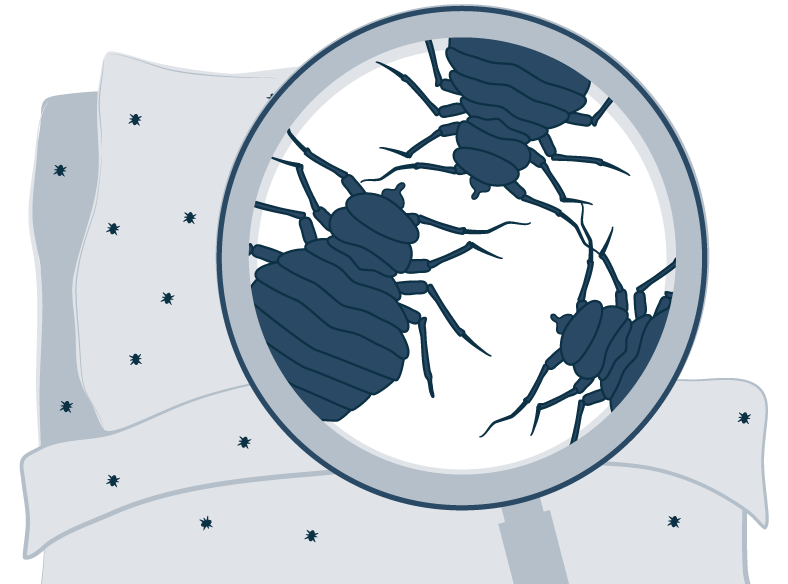 Illustration of Bed Bugs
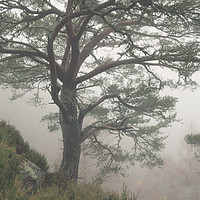 Buy canvas prints of Misty Scots Pine by Macrae Images
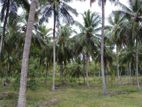 20 Acres Coconut Land for Sale in Hiripitiya, Kurunegala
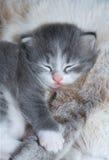Sonno sveglio del gattino Fotografia Stock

━━━━

#### PROBLEM DESCRIPTION
Without the pictures, transcribe the listing above exactly.

#### ANSWER SECTION
 Illustration of Bed Bugs
 Buy canvas prints of Misty Scots Pine by Macrae Images
 20 Acres Coconut Land for Sale in Hiripitiya, Kurunegala
Sonno sveglio del gattino Fotografia Stock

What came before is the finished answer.